A segunda frente é o problema do ambiente de negócios, as instituições brasileiras. O País vai precisar de muito investimento em infra-estrutura: transporte, rodovias, portos, geração elétrica. O País não criou um ambiente regulatório, um marco institucional adequado, para que o setor privado se comprometa com investimentos de longo prazo nessas áreas.

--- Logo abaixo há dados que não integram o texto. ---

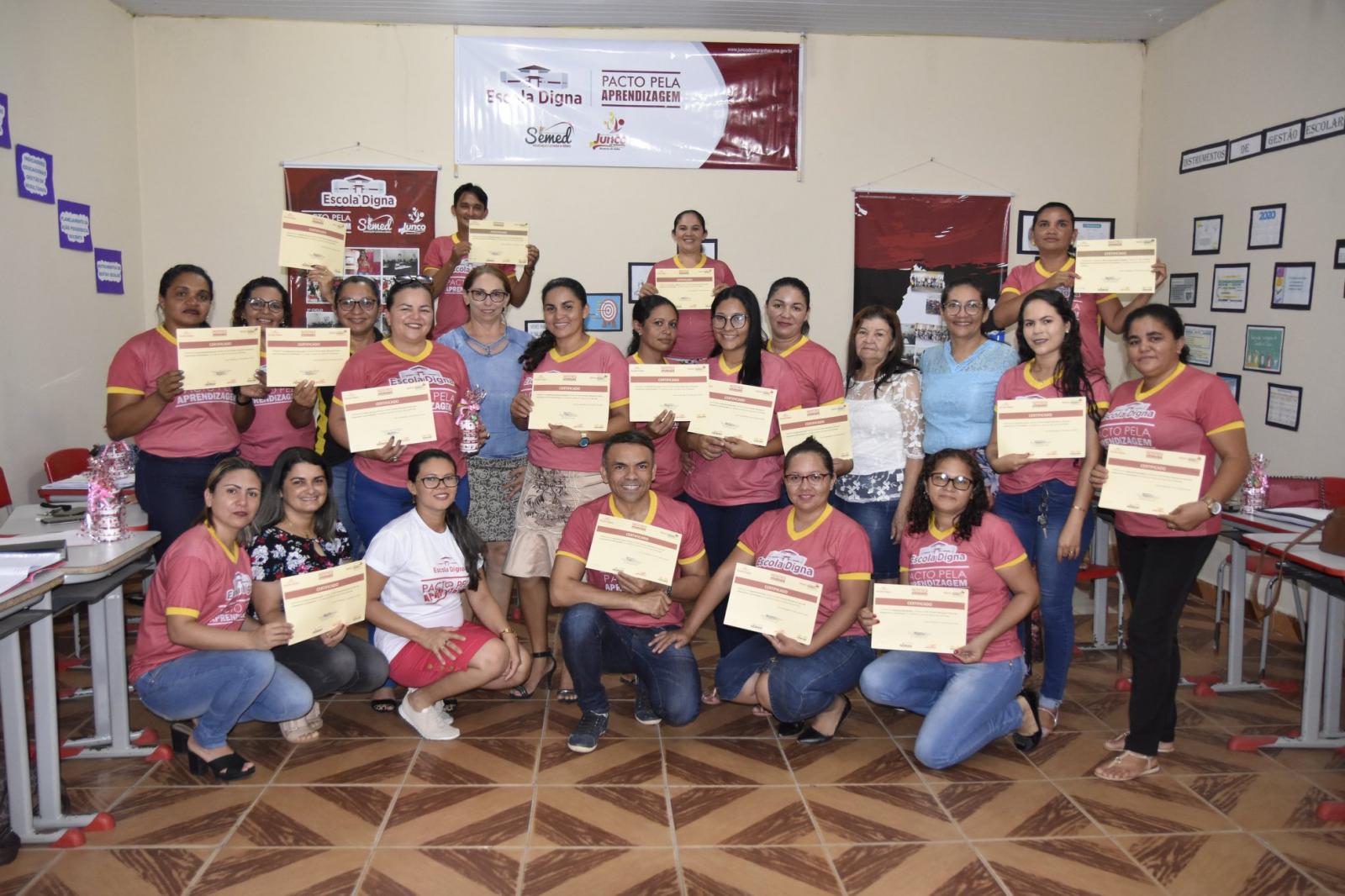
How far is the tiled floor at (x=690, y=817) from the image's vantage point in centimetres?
256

Seriam as parcerias público-privadas.
Que não deslancharam, ficaram no discurso. Ainda dentro dessa segunda questão, um megaproblema a ser atacado logo no início da próxima gestão é a informalidade, especialmente no mercado de trabalho, que também inibe o investimento, dificulta todo o processo de contratação, de transparência nas questões econômicas, proteção dos direitos legítimos dos trabalhadores, que são empurrados para uma situação de total precariedade. A agenda microeconômica, como foi chamada, ainda está para ser inventada. Esse problema todo vinha sendo acomodado, até o início do governo Lula, de duas maneiras: por aumento de carga tributária e do endividamento público. As demandas vinham sendo atendidas jogando a conta para a sociedade ou para gerações futuras. A grande novidade é que esses dois mecanismos de acomodação foram esgotados. A MP 232 (que implicava aumento de impostos para profissionais liberais e gerou movimento de resistência) foi emblemática, mostrou um limite. Ao mesmo tempo, o susto de insolvência do final do governo Fernando Henrique, em 2002, mostrou que o endividamento também tem limite. Chegou a hora de enfrentar a questão fiscal. Vai ter de mexer em coisas espinhosas e dolorosas para a sociedade brasileira. Uma delas continua sendo a Previdência, tanto a do INSS quanto especialmente a do setor público, que gera um déficit, para atender aos seus 3 milhões de inativos e pensionistas, maior do que todo o gasto do Estado brasileiro com 37 milhões de crianças na escola pública. Um país que comete essa enormidade está se condenando à miséria e à ignorância perpétua. O ensino fundamental tem de se tornar prioridade neste país.